● Job:
Without the pictures, copy the entries below word for word.

● Provided records:

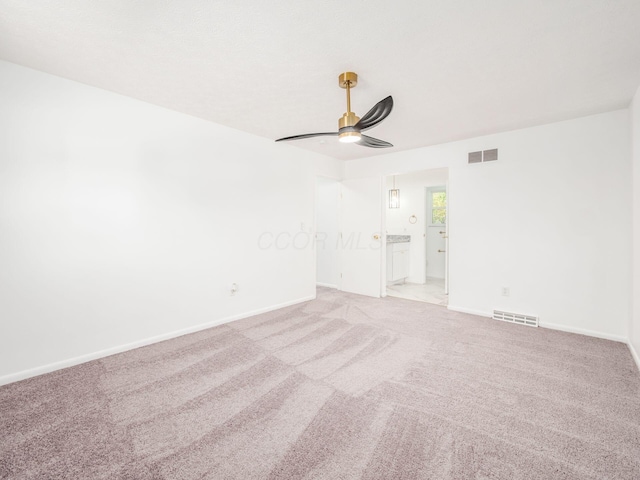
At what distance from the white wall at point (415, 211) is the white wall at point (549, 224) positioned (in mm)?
1877

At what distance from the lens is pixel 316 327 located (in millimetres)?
3559

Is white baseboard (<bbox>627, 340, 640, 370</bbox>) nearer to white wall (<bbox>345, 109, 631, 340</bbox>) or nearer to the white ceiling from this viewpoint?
white wall (<bbox>345, 109, 631, 340</bbox>)

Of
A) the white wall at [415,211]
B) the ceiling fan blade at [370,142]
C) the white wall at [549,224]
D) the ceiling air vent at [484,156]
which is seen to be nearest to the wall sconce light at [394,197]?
the white wall at [415,211]

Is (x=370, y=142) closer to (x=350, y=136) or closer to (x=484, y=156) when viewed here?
(x=350, y=136)

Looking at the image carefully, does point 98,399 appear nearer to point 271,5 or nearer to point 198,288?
point 198,288

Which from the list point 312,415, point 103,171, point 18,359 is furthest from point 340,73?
point 18,359

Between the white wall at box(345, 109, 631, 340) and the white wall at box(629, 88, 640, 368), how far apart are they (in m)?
0.33

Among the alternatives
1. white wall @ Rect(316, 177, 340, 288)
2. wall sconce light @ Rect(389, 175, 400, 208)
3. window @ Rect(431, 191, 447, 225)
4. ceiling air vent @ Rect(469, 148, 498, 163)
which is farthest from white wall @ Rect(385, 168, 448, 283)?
ceiling air vent @ Rect(469, 148, 498, 163)

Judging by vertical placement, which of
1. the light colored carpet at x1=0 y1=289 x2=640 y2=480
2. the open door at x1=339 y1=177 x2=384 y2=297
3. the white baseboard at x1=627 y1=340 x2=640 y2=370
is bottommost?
the light colored carpet at x1=0 y1=289 x2=640 y2=480

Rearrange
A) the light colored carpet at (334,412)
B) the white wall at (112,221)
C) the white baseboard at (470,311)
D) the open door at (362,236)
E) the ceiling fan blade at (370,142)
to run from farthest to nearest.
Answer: the open door at (362,236)
the white baseboard at (470,311)
the ceiling fan blade at (370,142)
the white wall at (112,221)
the light colored carpet at (334,412)

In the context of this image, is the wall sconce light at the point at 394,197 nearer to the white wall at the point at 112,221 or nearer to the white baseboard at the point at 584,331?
the white wall at the point at 112,221

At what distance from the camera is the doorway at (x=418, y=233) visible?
5.87 metres

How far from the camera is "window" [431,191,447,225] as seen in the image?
6.81 metres

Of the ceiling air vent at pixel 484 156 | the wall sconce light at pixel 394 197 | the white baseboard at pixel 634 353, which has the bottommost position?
the white baseboard at pixel 634 353
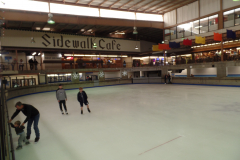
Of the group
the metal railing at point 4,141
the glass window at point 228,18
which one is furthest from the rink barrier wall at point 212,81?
the metal railing at point 4,141

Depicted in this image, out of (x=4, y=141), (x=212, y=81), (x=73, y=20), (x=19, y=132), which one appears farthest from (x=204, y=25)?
(x=4, y=141)

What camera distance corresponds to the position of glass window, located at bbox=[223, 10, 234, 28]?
19.5 metres

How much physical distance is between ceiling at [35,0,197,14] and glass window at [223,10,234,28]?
17.5ft

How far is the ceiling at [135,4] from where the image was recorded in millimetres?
19953

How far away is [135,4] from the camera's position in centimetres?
2155

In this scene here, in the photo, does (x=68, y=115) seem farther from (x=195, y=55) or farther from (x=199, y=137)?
(x=195, y=55)

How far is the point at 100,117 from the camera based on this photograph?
7363 mm

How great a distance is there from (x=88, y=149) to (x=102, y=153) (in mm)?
486

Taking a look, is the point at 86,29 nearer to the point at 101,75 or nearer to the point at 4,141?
the point at 101,75

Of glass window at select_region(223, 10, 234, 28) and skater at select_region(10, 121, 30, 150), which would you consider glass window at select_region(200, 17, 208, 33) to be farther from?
skater at select_region(10, 121, 30, 150)

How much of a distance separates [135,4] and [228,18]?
476 inches

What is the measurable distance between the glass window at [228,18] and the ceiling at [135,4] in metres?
5.33

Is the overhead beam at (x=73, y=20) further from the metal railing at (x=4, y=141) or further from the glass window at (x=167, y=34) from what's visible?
the metal railing at (x=4, y=141)

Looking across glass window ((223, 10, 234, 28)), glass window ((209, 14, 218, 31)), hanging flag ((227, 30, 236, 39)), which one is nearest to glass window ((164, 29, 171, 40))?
glass window ((209, 14, 218, 31))
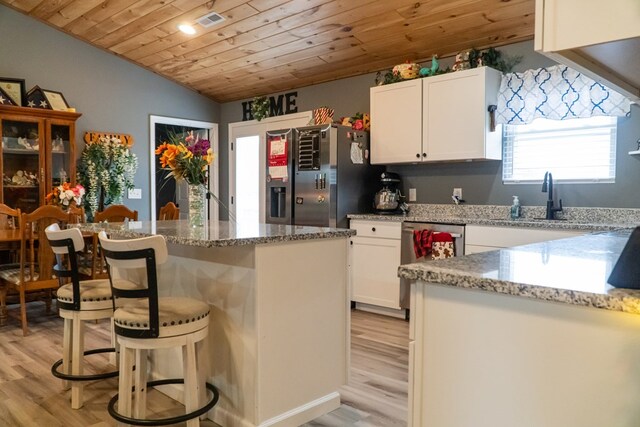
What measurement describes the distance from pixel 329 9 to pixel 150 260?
2.83m

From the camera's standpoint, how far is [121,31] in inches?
195

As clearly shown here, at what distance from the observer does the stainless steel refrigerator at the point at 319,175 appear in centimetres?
429

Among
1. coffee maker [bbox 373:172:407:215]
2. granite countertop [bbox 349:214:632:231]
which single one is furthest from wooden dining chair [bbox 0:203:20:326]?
coffee maker [bbox 373:172:407:215]

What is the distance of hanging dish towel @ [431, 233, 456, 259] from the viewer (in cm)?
372

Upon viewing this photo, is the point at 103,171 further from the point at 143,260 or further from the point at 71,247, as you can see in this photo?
the point at 143,260

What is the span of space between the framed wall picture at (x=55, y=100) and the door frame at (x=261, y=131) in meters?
2.08

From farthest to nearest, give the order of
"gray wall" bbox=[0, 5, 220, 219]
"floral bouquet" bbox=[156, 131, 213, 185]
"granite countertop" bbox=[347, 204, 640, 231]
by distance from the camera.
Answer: "gray wall" bbox=[0, 5, 220, 219] < "granite countertop" bbox=[347, 204, 640, 231] < "floral bouquet" bbox=[156, 131, 213, 185]

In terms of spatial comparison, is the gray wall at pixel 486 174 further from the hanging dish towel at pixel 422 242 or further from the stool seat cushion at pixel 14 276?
the stool seat cushion at pixel 14 276

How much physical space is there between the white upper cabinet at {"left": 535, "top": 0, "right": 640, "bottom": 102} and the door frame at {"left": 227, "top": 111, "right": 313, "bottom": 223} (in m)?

● Correct result:
At what distance from the white wall at point (415, 211) is the white wall at point (549, 224) positioned (in mm)?
1877

At what distance from the lens is pixel 316 327 located (in millimetres)?
3559

Is white baseboard (<bbox>627, 340, 640, 370</bbox>) nearer to white wall (<bbox>345, 109, 631, 340</bbox>) or nearer to the white ceiling from this viewpoint?
white wall (<bbox>345, 109, 631, 340</bbox>)

Of
A) the white wall at [415,211]
B) the ceiling fan blade at [370,142]
C) the white wall at [549,224]
D) the ceiling air vent at [484,156]
which is seen to be nearest to the wall sconce light at [394,197]?
the white wall at [415,211]

Is (x=370, y=142) closer to (x=350, y=136) or closer to (x=484, y=156) when viewed here?
(x=350, y=136)

Looking at the image carefully, does point 98,399 appear nearer to point 271,5 or nearer to point 198,288?
point 198,288

Which from the list point 312,415, point 103,171, point 18,359 is furthest from point 340,73?
point 18,359

Between the white wall at box(345, 109, 631, 340) and the white wall at box(629, 88, 640, 368), how far apart are they (in m)?
0.33

Among the alternatives
1. white wall @ Rect(316, 177, 340, 288)
2. wall sconce light @ Rect(389, 175, 400, 208)
3. window @ Rect(431, 191, 447, 225)
4. ceiling air vent @ Rect(469, 148, 498, 163)
which is farthest from white wall @ Rect(385, 168, 448, 283)?
ceiling air vent @ Rect(469, 148, 498, 163)

Judging by vertical placement, which of
1. the light colored carpet at x1=0 y1=289 x2=640 y2=480
2. the open door at x1=339 y1=177 x2=384 y2=297
3. the white baseboard at x1=627 y1=340 x2=640 y2=370
is bottommost?
the light colored carpet at x1=0 y1=289 x2=640 y2=480

Rearrange
A) the light colored carpet at (334,412)
B) the white wall at (112,221)
C) the white baseboard at (470,311)
D) the open door at (362,236)
E) the ceiling fan blade at (370,142)
to run from farthest to nearest.
Answer: the open door at (362,236)
the white baseboard at (470,311)
the ceiling fan blade at (370,142)
the white wall at (112,221)
the light colored carpet at (334,412)

In the context of this image, is the wall sconce light at the point at 394,197 nearer to the white wall at the point at 112,221 or nearer to the white baseboard at the point at 584,331?
the white wall at the point at 112,221

At what distance from the camera is the doorway at (x=418, y=233) visible?
5.87 metres

How far from the camera is "window" [431,191,447,225] as seen in the image?
6.81 metres

Of the ceiling air vent at pixel 484 156 | the wall sconce light at pixel 394 197 | the white baseboard at pixel 634 353, which has the bottommost position?
the white baseboard at pixel 634 353
Of the group
the metal railing at point 4,141
the glass window at point 228,18
which one is furthest from the rink barrier wall at point 212,81?
the metal railing at point 4,141

Depicted in this image, out of (x=4, y=141), (x=212, y=81), (x=73, y=20), (x=19, y=132), which one appears farthest from (x=204, y=25)?
(x=4, y=141)

What camera distance corresponds to the position of glass window, located at bbox=[223, 10, 234, 28]?
19.5 metres

How much physical distance is between ceiling at [35,0,197,14] and glass window at [223,10,234,28]?
17.5ft

How far is the ceiling at [135,4] from where the image was recorded in millimetres?
19953

How far away is [135,4] from the camera's position in centimetres?
2155

In this scene here, in the photo, does (x=68, y=115) seem farther from (x=195, y=55) or farther from (x=199, y=137)?
(x=195, y=55)

How far is the point at 100,117 from the camera based on this photograph?
7363 mm

How great a distance is there from (x=88, y=149) to (x=102, y=153) (in mm)?
486

Taking a look, is the point at 86,29 nearer to the point at 101,75 or nearer to the point at 4,141?
the point at 101,75

Of glass window at select_region(223, 10, 234, 28) and skater at select_region(10, 121, 30, 150), which would you consider glass window at select_region(200, 17, 208, 33) to be farther from?
skater at select_region(10, 121, 30, 150)

How much of a distance separates [135,4] and [228,18]?
476 inches

What is the measurable distance between the glass window at [228,18] and the ceiling at [135,4] in metres?
5.33

Is the overhead beam at (x=73, y=20) further from the metal railing at (x=4, y=141) or further from the glass window at (x=167, y=34) from what's visible?
the metal railing at (x=4, y=141)

Looking across glass window ((223, 10, 234, 28)), glass window ((209, 14, 218, 31)), hanging flag ((227, 30, 236, 39)), which one is nearest to glass window ((164, 29, 171, 40))?
glass window ((209, 14, 218, 31))
What measurement describes the distance from pixel 329 9 to pixel 150 260?
2.83m

From the camera's standpoint, how far is [121,31] in inches?
195

As clearly shown here, at what distance from the observer does the stainless steel refrigerator at the point at 319,175 appear in centimetres?
429

Among
1. coffee maker [bbox 373:172:407:215]
2. granite countertop [bbox 349:214:632:231]
which single one is furthest from wooden dining chair [bbox 0:203:20:326]?
coffee maker [bbox 373:172:407:215]

What is the distance of hanging dish towel @ [431, 233, 456, 259] from the viewer (in cm)?
372

Upon viewing this photo, is the point at 103,171 further from the point at 143,260 or further from the point at 71,247, as you can see in this photo?
the point at 143,260

What is the span of space between the framed wall picture at (x=55, y=100) and the door frame at (x=261, y=131) in meters?
2.08

From farthest to nearest, give the order of
"gray wall" bbox=[0, 5, 220, 219]
"floral bouquet" bbox=[156, 131, 213, 185]
"granite countertop" bbox=[347, 204, 640, 231]
by distance from the camera.
Answer: "gray wall" bbox=[0, 5, 220, 219] < "granite countertop" bbox=[347, 204, 640, 231] < "floral bouquet" bbox=[156, 131, 213, 185]

In terms of spatial comparison, is the gray wall at pixel 486 174 further from the hanging dish towel at pixel 422 242 or further from the stool seat cushion at pixel 14 276?
the stool seat cushion at pixel 14 276

How much physical space is there between the white upper cabinet at {"left": 535, "top": 0, "right": 640, "bottom": 102} and the door frame at {"left": 227, "top": 111, "right": 313, "bottom": 223} (in m)?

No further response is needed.